# Texto fornecido
==========
1. Na semana passada, a propósito da série da Netflix denominada Kleo, referi a tempestade política, social e cultural que varreu – e, ao que parece, continua a varrer – a sociedade da antiga RDA e a que é a sua herdeira atual.
Depois de ter escrito tal texto, foi noticiada a chocante vitória eleitoral da extrema-direita num dos Estados que integrava o território desse defunto país e a conquista de um relevante segundo lugar eleitoral em um outro desses Estados.
Os media, em geral, aventaram para que o sucedido teve como razão principal a política de migrações do governo alemão e as reações racistas que ela gerou nessa parte da Alemanha.
O noticiário repetido em quase todos os canais televisivos e radiofónicos, e mesmo na imprensa de referência, pouco relevo deu, entretanto, à também expressiva votação alcançada nesses mesmos Estados, por dois partidos agora identificados como sendo de extrema-esquerda.
Relativamente aos resultados destes, aquela explicação simplista usada para justificar o sucesso eleitoral da direita radical não resultava.
2. Mas tal votação nos partidos de esquerda não é despicienda e deveria merecer, também, alguma reflexão.
Não se traduzindo no mesmo sentimento de desvario irracional e raiva acumulada que fez ascender a direita radical, tal opção representa, igualmente, uma frontal resistência ao que politicamente se passa desde a unificação da Alemanha nessa parte do país.
Lendo assim os resultados das forças políticas situadas de um e do outro lado do bloco central no poder que, há anos, governa esse país unificado, encontramos, com efeito, uma votação muito expressiva do descontentamento reinante nessa parte da Alemanha.
3. O facto de ter sido a extrema-direita a recolher a maior simpatia dos eleitores desses Estados alemães não pode, nem deve, ser analisado unicamente do ponto de vista estritamente alemão, como nos é sempre sugerido pelos comentadores político-mediáticos encarregados de velar pela nossa boa interpretação dos factos.
==========
# Extrato de dados
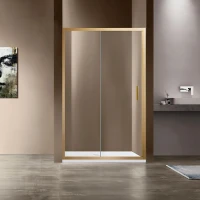 Душевая дверь Vincea Garda VDS-1G140CLG 140 см, профиль золотой матовый, стекло прозрачное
==========
# Tarefa proposta
Atualize o trecho do texto sobre as eleições alemãs que vai de "O noticiário repetido" até "também, alguma reflexão.", trocando "extrema-esquerda" por "esquerda radical".

# Resposta abaixo
O noticiário repetido em quase todos os canais televisivos e radiofónicos, e mesmo na imprensa de referência, pouco relevo deu, entretanto, à também expressiva votação alcançada nesses mesmos Estados, por dois partidos agora identificados como sendo de esquerda radical.
Relativamente aos resultados destes, aquela explicação simplista usada para justificar o sucesso eleitoral da direita radical não resultava.
2. Mas tal votação nos partidos de esquerda não é despicienda e deveria merecer, também, alguma reflexão.